2015年10月26日月曜日

野口冨士男『わが荷風』を読む(20) 「10 人の命のあるかぎり」 (その2終) : 《午睡一刻覚めて後今春四月頃筆とりかけし小説夢の夢の稿を次ぐ。このまゝ筆とり続くることを得なば幸なり。》(『断腸亭日乗』昭和19年10月14日)

 十八年に入ると九月二十五日には《一昨年執筆せし為永春水論》が訂正され、十一月十八日には音楽映画台本『左手の曲』が浄写されて、同月二十一日には小品文『枯葉の記』が草され、十二月三日に書きはじめた『雪の日』を九日に脱稿しているが、『枯葉の記』と『雪の日』は用紙割当て制の影響で廃刊寸前にあった籾山梓月主宰の俳諧誌「不易」に辛うじて掲載され、『左手の曲』は《其筋の検閲を受け不許可》という理由で十九年二月十二日に川尻清潭から返送された。また、『為永春水』は戦後になってから「人間」に発表されたが、いずれも反戦または抗戦的な内容のものではなかったから、戦意昂揚に役立たぬ不急不要の文字とみなされた結果に相違ない。

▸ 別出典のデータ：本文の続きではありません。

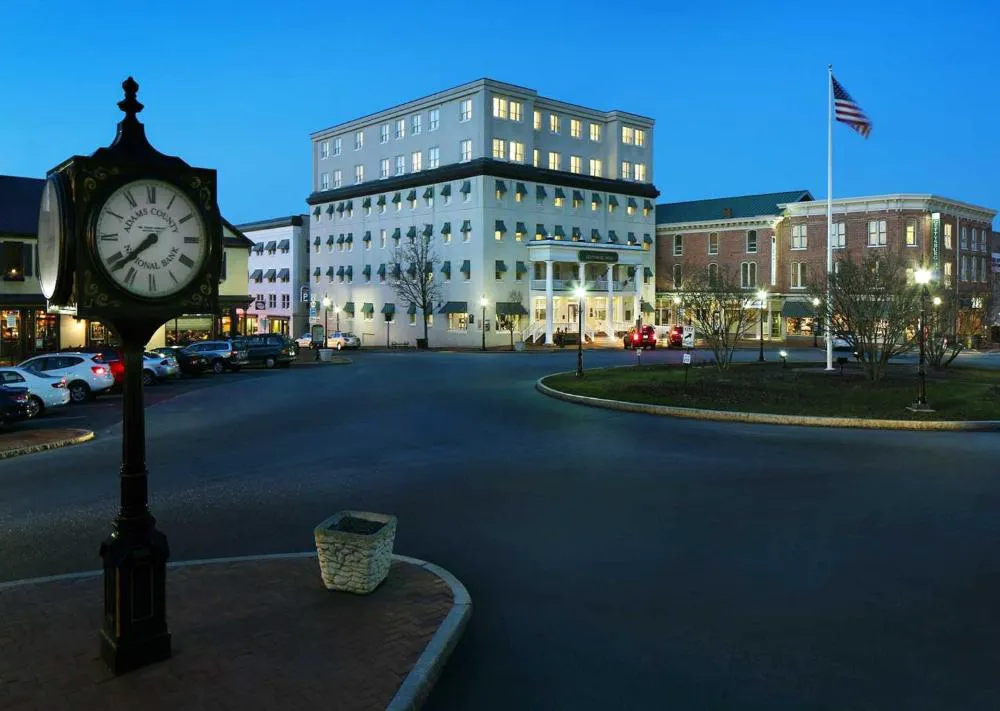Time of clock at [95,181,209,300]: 7:38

 ・・・。荷風ほどの大家までが発表慾の一念から小品文や映画台本を埋もれさせまいと当時の時代相からいえば悪あがきにもひとしい努力をしているありさまには、涙ぐましいものがある。

 つづいて書かれたのが『踊子』で、十七年四月十五日の条に《机の曳出しを整理す小説戯曲の腹案を識せしもの二三種あり。その中にて稍採るべきもの備忘のためこゝに写し置く事とす。》として《小説筋書》なるものが掲げられている。浅草の楽士とその妹ならびに兄の愛人である踊子のかかわりを追うものであったらしく、構想も人物もちがっているものの、あるいはそれなどが『踊子』腹案の最初の試行錯誤の跡をしめすものであるかもしれない。

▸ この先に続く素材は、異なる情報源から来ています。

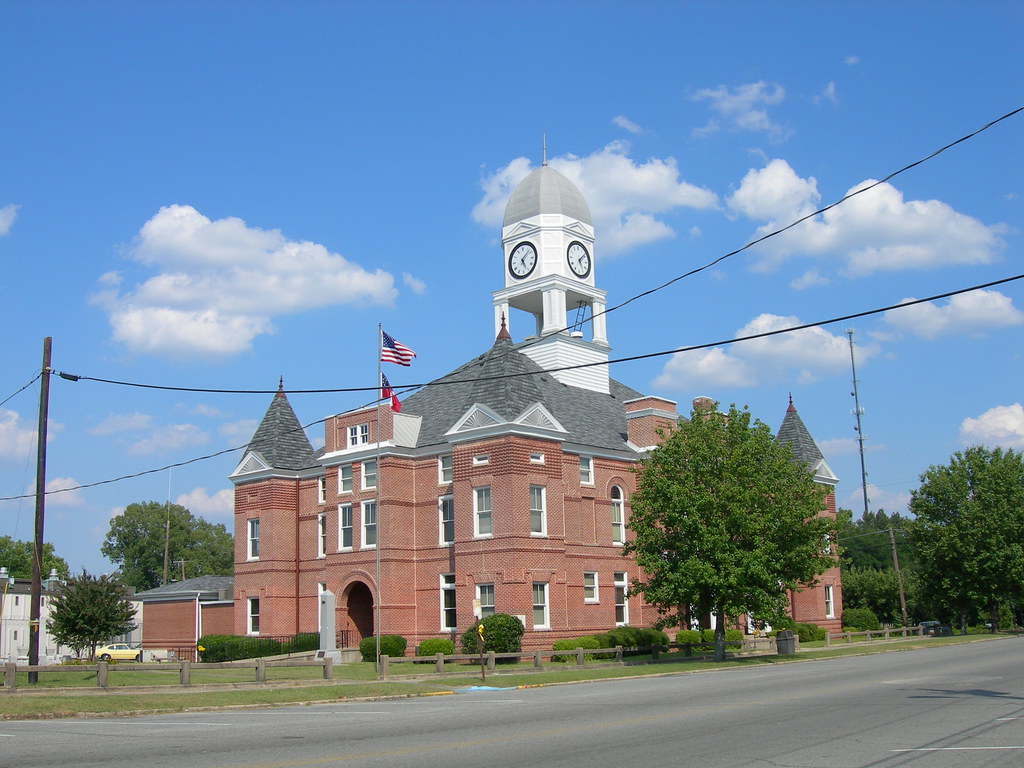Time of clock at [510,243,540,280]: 5:07
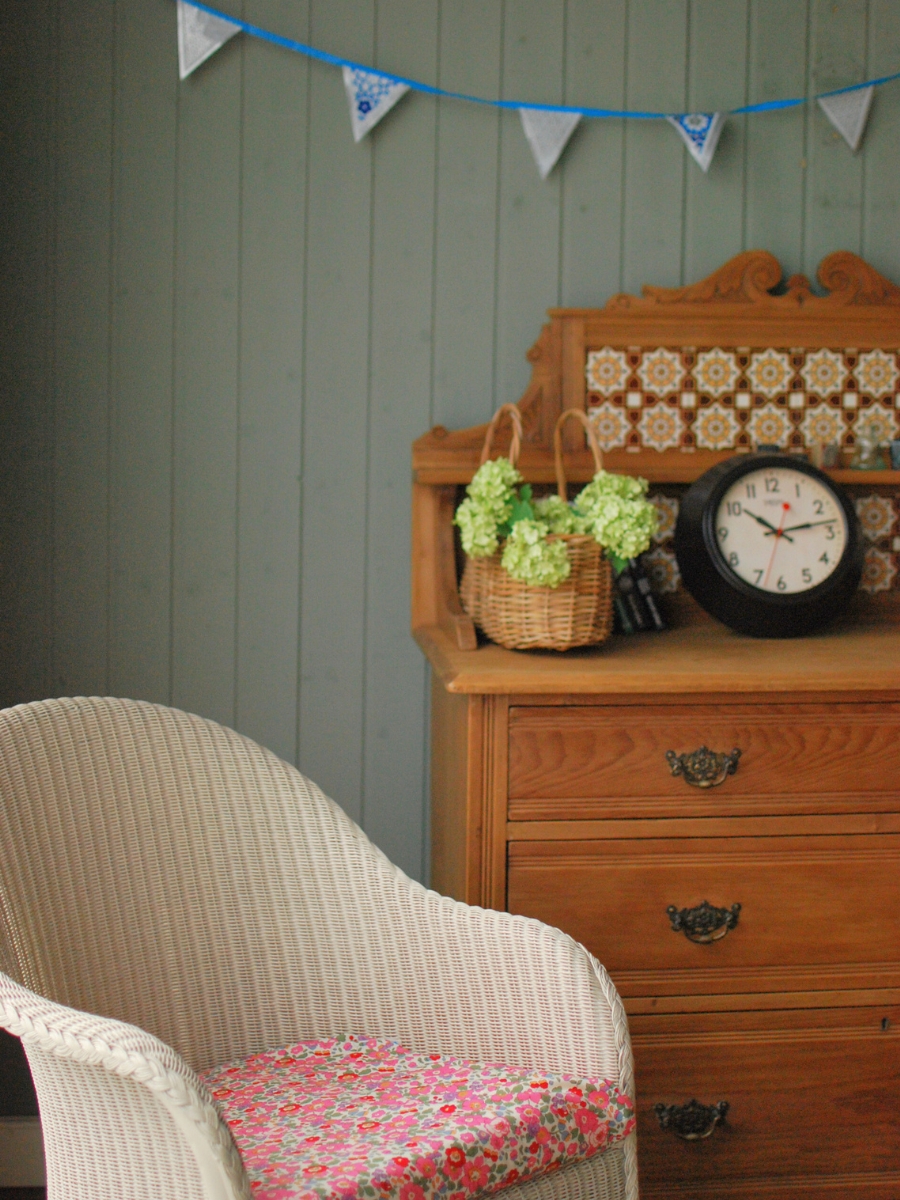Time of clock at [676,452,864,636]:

 そして、前記の『枯葉の記』と『雪の日』執筆の中間に相当する十八年十一月二十五日の記載中《枕頭の手帳に小説の腹案を書留む。盖(ケダシ)備忘のためなり。》とみえ、三日後の二十八日に《燈下小説起稿。》と記されているのが、その第一着手と受け取れる。そのあとには十二月十四日の条に《晡下浅草に至りオペラ館楽屋に憩ふ。蹄子山井晴代といふ女小説をかきましたから直して下さいとて草稿を示す。》として《小説踊子の一節》なるものが掲げられているが、これはこんにちわれわれがみる『踊子』には採用されていない。これ以外、年内には執筆に関する記述はみとめられない。

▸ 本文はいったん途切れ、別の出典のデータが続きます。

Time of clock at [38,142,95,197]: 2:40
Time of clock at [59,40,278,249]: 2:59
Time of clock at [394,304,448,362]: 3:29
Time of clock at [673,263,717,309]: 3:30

 十九年に移って《夜小説執筆。》と最初にあるのは一月八日だが、はじめはやや難航の気味で、十二日には《終日机に憑りしが小説筆すゝまず。》とあったのち風邪をひき、二十三日に至って、《十七日より殆一週間門を出でず。小説踊子筆稍進む。》と記される。が、いちど調子の波にのれば、墨客または趣味人というわれわれのイメージにもかかわらず、荷風の筆は早い。

 二十八日には《終日小説執筆。》、二十九日には《燈下小説執筆。その傍フローベルのマダムボワリーを再読す。盖し其手法文章を窺ひ参考にせむと欲するなり。》とあって二月をむかえる。そして、一日には《連日小説執筆。》、二日には《小説踊子の草稿大半筆にするを得たり。晩四時寝に就く》、五日には《立春。終日執筆》とあって、十一日《燈下小説踊子の稿を脱す。添刪暁の四時に至る。数年来浅草公園六区を背景として一編を草せんと思居(ママ)ひゐたりし宿望、今夜始めて遂ぐるを得たり。欣喜擱くべが(ママ)す》ということになる。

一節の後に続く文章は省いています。